DX時代、データの有効活用が叫ばれて久しい昨今です。データを分析・可視化するために、BIツールを使ったダッシュボード開発を行うことがあると思います。この記事では1年間ほどQlik SenseというBIツールを用いてアプリ開発を行った経験から、ダッシュボードを作るにあたっての難点とその対応方法をまとめたいと思います。
ダッシュボード開発の難しい点は、
・データが汚い!
・データが大きい!
の二点にあります。
本来数値が入るところに文字列が入っていたり、日付フォーマットがバラバラだったりするといったケースです。DBがしっかりと設計されていて、そこからデータを引っ張ってきてダッシュボードアプリにロードするだけなら話は簡単です。しかし時には、手入力で作成されたExcelファイルしかなく、そこからデータを持ってこなくてはならないケースもあります。そういった場合は、直にダッシュボードアプリにロードしようとすると、ロードに失敗したり、ビジュアライゼーションが異常表示されたりして使い物にならないアプリができあがってしまいます。
元データが膨大な量になり、データロードに時間がかかったり、アプリが重くなって操作性が悪くなったりするケースです。こうしたアプリを触りたいユーザーはいません。おそらく時間が経てば経つほどに、ユーザーはアプリを触らなくなり、ダッシュボードも見られなくなっていきます。これではダッシュボードを開発した意味がありません。
ではこうした事態を防ぐためにはどうすればいいでしょうか。

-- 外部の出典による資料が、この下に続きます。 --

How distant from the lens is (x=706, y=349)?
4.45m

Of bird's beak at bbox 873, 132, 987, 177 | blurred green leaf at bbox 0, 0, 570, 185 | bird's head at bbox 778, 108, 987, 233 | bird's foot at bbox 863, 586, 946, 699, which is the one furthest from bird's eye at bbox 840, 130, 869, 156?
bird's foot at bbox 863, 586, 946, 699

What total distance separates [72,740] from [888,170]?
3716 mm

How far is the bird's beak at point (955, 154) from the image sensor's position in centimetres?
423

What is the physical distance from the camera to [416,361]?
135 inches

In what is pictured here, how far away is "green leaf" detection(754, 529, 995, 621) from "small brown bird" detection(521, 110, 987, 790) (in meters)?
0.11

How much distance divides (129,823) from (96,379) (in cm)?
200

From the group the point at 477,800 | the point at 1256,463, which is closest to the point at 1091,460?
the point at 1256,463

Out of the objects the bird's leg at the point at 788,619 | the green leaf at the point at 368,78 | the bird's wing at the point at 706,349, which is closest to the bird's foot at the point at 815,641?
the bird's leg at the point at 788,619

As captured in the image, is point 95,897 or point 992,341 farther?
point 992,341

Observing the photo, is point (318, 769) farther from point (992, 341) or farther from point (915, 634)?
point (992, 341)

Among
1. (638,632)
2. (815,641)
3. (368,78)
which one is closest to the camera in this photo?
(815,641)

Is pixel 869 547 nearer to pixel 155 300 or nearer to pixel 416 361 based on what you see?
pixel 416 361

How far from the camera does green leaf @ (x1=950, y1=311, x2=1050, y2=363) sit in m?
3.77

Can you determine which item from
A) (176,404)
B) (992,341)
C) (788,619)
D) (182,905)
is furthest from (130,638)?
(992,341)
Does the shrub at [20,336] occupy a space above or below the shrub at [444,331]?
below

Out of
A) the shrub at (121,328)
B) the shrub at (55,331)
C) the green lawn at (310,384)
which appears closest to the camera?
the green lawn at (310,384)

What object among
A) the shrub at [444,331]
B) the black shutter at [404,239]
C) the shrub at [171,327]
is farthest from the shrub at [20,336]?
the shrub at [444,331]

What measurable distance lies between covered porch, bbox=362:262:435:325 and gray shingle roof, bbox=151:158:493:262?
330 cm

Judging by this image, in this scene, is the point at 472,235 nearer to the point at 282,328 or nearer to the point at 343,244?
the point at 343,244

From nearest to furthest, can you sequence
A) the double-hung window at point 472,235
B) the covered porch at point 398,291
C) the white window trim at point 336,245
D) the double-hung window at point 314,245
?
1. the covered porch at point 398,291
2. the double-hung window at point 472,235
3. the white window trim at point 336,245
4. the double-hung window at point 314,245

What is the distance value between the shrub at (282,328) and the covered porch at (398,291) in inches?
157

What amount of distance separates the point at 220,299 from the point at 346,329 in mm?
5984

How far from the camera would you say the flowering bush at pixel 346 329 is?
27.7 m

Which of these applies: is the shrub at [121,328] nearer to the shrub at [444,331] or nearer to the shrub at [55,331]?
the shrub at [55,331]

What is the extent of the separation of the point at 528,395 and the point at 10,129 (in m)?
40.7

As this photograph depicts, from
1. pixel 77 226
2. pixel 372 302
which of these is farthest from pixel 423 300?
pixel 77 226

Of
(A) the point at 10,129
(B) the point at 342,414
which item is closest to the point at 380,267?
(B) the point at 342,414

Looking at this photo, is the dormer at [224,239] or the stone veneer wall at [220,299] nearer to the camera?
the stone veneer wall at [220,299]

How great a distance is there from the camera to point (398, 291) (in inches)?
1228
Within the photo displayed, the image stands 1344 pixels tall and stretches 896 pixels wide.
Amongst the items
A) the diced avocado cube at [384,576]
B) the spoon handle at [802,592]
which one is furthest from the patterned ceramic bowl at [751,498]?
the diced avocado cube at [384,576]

汚いデータを綺麗なデータに、大きいデータを小さいデータに変換する処理すなわち「前処理」を、ダッシュボードアプリにロードする前に行うのです。
この前処理ですが、なかなか簡単なことではありません。
汚いデータを綺麗なデータにするにしても、例えば表記ゆれを修正する場合でも、どういったケースの表記ゆれがあるのか、そのケースすべてを把握して処理をかけることは困難です。であれば、入力側に協力を要請して手入力に制限をかける等をしてもらう必要があります。また、異常値の入ったレコードを削除するにしても、あまりに異常値が多ければ多くのレコードが削除されてしまいます。そうしてデータ自体が減ってしまえば、ダッシュボードの信頼性も下がってしまうでしょう(このアプリは本当にデータを正しく反映できているのか?、このアプリに基づいてビジネス上の判断をしてもよいのか?等)。
大きいデータを小さいデータにするためにサマリーを作成するにしても、ダッシュボードで多くのフィルタをかけたいならば、サマリーも必然的に大きくならざるをえません。フィルタを減らす、日単位データを月単位データにする等の妥協が必要になります。そうした妥協を受け入れることをユーザー側に要請しなければなりません(本当は日単位の実績値の遷移を見たいのに月単位でしか見れない...等)。
いずれにせよ、ユーザー側の要望を全て満たしつつ、操作性の良いアプリを作ることは決して簡単なことではありません。多機能にしようとすればデータ量が大きくなり、操作性は悪化します。操作性を良くしようとすればデータ量を減らさざるをえず、必然的に機能も減らさざるをえません。こうしたジレンマがあるのです。ダッシュボード開発では例にもれず、ユーザー側との意見交換、情報交換、妥協点の決定が肝になります。